David Robert Jones avant Bowie, 1965
David Robert Jones avant Bowie, 1965 © corbis / Hulton-Deutsch

Année 1947, David est né un 8 janvier. le même jour qu' Elvis Presley... de quoi interroger les astrologues sur l’importance de cette date dans l'histoire de la musique. L’univers familial de David, celui de son enfance est bercé entre les notes qui s’échappent de la clarinette de son grand-père et les disques de jazz et les livres de la « beat generation » de son demi-frère Terry, à qui il voue une totale admiration.

A l'adolescence, comme une évidence, David apprend à jouer d’un instrument. Il choisit le saxophone et le jazz devient sa passion. Il a 12 ans. Après des études au lycée technique de Bromley et une bagarre qui lui donnera ce regard si mystérieux, David trouve un job de dans une agence de pub et joue la nuit dans les clubs de Londres. Au bout de six mois, et ne pouvant plus cumuler les deux, David Robert Jones décide de se consacrer à la musique.
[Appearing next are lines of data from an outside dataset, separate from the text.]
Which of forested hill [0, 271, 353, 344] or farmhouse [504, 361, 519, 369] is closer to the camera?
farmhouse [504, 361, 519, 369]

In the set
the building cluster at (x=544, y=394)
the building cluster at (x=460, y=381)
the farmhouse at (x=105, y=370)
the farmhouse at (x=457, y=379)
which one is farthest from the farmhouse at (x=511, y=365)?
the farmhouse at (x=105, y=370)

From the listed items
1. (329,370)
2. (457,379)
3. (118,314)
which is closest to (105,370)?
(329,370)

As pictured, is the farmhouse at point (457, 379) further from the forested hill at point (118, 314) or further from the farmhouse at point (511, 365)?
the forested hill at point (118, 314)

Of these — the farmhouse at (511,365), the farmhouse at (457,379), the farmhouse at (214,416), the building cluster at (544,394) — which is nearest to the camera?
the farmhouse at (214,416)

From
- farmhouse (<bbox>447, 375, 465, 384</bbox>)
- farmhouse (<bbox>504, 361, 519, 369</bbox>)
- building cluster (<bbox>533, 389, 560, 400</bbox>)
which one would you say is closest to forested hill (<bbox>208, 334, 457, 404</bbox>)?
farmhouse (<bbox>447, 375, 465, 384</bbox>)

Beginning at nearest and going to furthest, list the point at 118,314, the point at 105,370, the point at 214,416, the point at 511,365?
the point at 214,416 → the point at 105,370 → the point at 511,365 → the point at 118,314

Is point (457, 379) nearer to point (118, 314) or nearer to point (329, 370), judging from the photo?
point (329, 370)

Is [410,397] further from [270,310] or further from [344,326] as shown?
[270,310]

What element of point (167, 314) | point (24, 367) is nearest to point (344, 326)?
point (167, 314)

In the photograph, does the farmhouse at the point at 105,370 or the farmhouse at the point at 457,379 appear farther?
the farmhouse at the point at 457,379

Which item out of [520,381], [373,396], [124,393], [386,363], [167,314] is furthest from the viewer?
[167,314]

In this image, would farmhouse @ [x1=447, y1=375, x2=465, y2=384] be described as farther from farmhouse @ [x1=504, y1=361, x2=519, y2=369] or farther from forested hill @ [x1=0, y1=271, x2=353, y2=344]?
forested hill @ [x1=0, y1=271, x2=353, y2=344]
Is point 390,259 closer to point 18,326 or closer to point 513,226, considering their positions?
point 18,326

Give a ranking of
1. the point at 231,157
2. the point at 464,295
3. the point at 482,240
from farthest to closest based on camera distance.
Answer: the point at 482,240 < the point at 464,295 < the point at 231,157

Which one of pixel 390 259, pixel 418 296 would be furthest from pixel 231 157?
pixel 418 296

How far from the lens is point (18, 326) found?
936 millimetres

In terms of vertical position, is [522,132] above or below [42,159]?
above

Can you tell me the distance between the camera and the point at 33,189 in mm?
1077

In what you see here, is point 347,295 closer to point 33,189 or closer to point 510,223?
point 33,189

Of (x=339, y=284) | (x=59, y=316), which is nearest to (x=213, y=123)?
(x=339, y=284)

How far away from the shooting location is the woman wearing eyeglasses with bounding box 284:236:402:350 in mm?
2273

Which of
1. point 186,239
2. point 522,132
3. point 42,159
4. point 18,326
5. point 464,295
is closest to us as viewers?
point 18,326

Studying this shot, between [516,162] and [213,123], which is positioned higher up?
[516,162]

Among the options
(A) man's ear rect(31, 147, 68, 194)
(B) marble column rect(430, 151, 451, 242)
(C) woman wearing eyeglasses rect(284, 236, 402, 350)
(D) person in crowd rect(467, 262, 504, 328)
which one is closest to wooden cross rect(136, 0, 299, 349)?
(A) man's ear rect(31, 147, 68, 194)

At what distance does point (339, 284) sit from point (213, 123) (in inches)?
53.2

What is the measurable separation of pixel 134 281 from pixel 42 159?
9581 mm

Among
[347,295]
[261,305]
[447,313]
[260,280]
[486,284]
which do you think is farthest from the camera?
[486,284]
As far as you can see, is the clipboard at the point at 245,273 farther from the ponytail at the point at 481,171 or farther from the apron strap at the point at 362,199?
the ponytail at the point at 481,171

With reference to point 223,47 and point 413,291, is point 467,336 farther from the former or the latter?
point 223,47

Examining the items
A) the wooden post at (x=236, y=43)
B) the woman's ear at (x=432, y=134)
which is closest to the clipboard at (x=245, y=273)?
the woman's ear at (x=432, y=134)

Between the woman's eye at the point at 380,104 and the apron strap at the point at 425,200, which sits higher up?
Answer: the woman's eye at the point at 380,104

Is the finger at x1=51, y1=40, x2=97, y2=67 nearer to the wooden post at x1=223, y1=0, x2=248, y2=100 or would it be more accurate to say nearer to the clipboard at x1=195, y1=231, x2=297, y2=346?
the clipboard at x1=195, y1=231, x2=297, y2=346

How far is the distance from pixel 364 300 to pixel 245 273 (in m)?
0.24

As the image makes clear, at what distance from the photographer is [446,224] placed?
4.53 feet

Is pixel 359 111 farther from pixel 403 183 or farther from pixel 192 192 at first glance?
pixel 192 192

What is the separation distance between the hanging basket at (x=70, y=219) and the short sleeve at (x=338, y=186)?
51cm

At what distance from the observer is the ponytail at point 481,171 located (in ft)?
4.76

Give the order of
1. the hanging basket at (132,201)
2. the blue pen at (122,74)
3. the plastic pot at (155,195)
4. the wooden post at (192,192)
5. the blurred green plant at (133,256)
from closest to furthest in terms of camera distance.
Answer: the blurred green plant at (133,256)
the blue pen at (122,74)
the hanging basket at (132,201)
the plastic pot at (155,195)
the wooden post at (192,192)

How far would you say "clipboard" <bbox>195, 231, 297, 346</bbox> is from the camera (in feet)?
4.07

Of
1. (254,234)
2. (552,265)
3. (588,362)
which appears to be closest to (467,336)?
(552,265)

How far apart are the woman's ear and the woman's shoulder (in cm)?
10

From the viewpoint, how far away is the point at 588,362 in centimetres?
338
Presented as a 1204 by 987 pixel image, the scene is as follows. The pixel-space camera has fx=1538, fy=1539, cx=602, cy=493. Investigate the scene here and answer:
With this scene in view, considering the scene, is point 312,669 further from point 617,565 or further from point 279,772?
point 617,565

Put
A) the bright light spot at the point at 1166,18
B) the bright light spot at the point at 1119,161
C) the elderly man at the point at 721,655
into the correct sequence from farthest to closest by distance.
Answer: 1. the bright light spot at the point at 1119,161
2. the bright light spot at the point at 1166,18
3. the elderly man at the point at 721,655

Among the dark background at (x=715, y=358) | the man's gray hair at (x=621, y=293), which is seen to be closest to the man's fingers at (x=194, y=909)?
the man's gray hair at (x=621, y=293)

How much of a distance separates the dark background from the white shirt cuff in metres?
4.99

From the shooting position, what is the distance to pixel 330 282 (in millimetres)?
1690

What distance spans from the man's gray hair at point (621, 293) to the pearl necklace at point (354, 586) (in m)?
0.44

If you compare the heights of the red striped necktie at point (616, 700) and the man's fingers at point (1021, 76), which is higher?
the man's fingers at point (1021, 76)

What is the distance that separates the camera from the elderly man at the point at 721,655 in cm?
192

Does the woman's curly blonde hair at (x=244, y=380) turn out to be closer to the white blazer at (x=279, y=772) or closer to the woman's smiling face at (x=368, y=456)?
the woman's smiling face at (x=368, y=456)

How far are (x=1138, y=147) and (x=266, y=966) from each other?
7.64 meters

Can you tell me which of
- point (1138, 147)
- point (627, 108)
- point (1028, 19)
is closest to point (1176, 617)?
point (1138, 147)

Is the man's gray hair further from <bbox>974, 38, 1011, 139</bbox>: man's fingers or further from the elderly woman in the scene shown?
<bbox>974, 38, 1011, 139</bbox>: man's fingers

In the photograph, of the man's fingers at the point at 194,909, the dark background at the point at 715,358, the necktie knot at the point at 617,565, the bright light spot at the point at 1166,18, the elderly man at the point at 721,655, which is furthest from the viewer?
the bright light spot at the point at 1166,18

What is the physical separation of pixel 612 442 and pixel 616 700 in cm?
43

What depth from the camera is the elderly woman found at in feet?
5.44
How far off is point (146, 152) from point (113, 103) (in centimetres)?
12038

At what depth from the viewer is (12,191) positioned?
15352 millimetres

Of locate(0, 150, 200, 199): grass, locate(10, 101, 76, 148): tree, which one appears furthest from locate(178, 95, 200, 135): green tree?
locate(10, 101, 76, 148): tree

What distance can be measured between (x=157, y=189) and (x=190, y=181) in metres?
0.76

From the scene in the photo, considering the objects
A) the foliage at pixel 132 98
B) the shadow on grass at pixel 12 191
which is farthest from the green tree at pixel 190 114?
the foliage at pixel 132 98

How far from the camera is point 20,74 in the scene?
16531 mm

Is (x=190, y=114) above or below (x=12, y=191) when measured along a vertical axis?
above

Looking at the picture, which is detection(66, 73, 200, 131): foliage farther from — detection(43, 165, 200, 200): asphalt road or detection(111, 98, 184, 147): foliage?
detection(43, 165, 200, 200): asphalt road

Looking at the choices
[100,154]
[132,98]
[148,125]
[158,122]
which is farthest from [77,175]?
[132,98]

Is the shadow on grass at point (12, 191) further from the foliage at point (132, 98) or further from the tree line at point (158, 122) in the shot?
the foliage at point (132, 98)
Nous sommes dans les années 60. Le rock avecles Beatles et les Rolling Stones, emporte tout sur son passage. Le jazz est vieillissant et David Robert Jones s’en détourne pour cette nouvelle musique si intense. Il intègre le groupe des King-Bees , qui signe chez Decca et sort un juin 1964 le titre"Liza Jane" . Le disque est rarissime et attise l’envie des collectionneurs aujourd’hui.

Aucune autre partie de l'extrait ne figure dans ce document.